Forum. Our amended and restated bylaws provide that, unless we consent in writing to the selection of an alternative forum, the Court of Chancery of the State of Delaware will be the sole and exclusive forum for any derivative action or proceeding brought on our behalf, any action asserting a claim of breach of a fiduciary duty owed by any current or former director, officer or other employee or stockholder of the Company to us or our stockholders, any action asserting a claim arising pursuant to any provision of the Delaware General Corporation Law, our amended and restated certificate of incorporation or our amended and restated bylaws or as to which the Delaware General Corporation Law confers jurisdiction on the Court of Chancery of the State of Delaware, or any action asserting a claim governed by the internal affairs doctrine. Our amended and restated certificate of incorporation and our amended and restated bylaws further provide that any person or entity purchasing or otherwise acquiring any interest in shares of our capital stock is deemed to have notice of and consented to the foregoing provision. Although our amended and restated certificate of incorporation and our amended and restated bylaws include these provisions, it is possible that a court could rule that such provisions are inapplicable or unenforceable.

Delaware Anti-takeover Law

We are subject to Section 203 of the Delaware General Corporation Law (“Section 203”), an anti-takeover law. In general, Section 203 prohibits a publicly held Delaware corporation from engaging in a business combination with an interested stockholder for a period of three years following the date such person became an interested stockholder, unless the business combination or the transaction in which such person became an interested stockholder is approved in a prescribed manner.
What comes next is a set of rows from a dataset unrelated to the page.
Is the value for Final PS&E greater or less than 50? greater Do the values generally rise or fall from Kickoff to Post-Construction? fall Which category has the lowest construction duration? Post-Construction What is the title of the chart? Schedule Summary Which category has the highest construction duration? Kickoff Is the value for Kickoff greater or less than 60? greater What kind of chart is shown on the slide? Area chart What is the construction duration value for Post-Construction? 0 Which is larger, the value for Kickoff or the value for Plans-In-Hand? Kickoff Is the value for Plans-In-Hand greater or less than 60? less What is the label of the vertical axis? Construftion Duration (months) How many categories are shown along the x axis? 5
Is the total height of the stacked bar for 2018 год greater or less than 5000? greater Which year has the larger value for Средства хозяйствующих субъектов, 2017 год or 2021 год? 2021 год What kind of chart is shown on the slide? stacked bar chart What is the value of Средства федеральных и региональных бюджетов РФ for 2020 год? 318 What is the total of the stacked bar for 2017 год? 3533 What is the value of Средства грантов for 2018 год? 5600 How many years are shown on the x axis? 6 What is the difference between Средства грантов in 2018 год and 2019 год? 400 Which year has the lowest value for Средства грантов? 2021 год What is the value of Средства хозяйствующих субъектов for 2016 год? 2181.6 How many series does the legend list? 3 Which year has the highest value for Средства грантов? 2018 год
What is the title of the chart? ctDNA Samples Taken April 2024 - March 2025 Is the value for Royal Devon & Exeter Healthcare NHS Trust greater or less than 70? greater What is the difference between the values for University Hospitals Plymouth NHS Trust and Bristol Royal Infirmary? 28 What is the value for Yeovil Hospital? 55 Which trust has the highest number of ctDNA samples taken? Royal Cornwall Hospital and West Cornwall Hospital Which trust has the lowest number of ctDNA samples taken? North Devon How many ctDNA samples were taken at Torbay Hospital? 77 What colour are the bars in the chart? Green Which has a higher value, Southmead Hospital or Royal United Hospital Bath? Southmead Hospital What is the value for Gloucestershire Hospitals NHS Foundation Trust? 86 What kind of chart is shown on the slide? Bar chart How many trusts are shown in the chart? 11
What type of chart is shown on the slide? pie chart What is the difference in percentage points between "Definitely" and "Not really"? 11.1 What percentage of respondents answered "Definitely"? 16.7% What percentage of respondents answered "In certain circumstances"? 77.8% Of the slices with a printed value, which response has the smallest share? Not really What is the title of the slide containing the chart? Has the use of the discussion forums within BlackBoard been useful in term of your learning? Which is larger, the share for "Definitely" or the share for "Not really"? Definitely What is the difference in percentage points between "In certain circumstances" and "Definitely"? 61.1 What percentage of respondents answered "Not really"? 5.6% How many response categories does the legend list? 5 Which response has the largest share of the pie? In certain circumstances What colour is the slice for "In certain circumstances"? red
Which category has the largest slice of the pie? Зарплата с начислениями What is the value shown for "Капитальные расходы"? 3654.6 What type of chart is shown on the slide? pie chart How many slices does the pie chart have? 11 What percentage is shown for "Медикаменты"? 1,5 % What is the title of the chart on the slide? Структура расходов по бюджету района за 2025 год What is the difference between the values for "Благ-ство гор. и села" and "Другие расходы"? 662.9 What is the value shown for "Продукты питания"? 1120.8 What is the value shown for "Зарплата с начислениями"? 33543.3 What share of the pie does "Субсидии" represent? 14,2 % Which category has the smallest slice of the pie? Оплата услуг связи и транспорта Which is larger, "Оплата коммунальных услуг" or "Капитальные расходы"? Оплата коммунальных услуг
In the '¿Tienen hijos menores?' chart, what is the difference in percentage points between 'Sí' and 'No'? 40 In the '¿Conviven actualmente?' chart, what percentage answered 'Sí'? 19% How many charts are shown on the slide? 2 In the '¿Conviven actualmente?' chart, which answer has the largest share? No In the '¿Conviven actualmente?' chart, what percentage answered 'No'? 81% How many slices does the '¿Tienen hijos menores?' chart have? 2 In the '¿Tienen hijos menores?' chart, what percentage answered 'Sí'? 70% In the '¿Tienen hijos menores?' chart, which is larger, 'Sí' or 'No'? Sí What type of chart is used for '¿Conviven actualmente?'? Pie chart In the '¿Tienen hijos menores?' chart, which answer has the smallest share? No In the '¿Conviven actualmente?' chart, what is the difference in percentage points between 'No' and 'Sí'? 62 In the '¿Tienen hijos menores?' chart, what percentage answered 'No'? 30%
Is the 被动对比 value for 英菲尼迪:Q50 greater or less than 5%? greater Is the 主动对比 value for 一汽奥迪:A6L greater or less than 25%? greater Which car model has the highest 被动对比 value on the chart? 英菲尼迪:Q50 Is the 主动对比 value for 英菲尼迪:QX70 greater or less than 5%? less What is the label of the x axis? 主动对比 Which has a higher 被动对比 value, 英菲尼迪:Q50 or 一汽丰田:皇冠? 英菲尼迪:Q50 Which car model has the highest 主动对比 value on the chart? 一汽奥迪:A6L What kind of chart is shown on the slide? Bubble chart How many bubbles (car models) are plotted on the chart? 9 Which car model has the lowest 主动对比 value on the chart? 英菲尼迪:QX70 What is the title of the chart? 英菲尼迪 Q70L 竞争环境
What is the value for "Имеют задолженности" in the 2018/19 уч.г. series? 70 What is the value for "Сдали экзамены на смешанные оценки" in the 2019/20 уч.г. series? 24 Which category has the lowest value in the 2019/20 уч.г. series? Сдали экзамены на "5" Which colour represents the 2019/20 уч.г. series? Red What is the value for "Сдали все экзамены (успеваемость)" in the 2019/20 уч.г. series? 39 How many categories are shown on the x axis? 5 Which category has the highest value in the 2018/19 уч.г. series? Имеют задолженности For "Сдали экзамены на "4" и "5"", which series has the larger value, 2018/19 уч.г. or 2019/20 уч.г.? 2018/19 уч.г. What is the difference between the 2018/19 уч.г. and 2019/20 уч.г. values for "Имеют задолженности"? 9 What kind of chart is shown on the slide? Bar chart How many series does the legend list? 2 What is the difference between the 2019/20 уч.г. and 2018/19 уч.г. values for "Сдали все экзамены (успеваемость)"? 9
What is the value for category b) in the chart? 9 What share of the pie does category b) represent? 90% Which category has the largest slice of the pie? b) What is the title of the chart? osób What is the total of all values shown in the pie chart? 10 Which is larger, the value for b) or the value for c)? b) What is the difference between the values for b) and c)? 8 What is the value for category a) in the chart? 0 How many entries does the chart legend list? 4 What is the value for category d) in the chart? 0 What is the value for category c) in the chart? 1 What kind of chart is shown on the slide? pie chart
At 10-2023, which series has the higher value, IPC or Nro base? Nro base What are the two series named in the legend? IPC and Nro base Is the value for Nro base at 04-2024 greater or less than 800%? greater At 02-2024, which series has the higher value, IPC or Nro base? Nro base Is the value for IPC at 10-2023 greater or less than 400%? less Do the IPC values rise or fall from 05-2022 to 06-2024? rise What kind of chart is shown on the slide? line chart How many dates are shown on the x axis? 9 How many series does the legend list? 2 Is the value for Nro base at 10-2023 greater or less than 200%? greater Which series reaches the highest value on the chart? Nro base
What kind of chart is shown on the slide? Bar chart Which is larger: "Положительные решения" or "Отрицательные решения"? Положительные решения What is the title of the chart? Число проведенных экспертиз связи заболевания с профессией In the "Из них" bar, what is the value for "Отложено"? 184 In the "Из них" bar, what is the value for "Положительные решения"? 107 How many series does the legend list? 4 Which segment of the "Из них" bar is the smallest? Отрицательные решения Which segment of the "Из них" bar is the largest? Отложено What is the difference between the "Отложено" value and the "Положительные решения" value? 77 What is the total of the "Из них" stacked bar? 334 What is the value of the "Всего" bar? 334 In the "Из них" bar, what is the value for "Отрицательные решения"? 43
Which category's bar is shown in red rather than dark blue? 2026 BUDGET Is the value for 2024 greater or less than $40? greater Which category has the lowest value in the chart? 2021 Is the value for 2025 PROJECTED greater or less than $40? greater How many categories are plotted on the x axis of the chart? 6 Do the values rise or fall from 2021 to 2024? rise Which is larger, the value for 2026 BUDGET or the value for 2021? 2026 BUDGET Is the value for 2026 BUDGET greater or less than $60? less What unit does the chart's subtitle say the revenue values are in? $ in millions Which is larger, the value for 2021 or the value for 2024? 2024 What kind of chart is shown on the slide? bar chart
Generally, a “business combination” includes a merger, asset or stock sale, or other transaction resulting in a financial benefit to the interested stockholder. Generally, an “interested stockholder” is a person that, together with affiliates and associates, owns, or within three years prior to the determination of interested stockholder status did own, 15% or more of a corporation’s voting stock. The existence of this provision may have an anti-takeover effect with respect to transactions not approved in advance by the Board, including discouraging attempts that might result in a premium over the market price for the shares of common stock.

Listing on the Nasdaq Capital Market

Our common stock is listed on the Nasdaq Capital Market under the symbol “NERV”.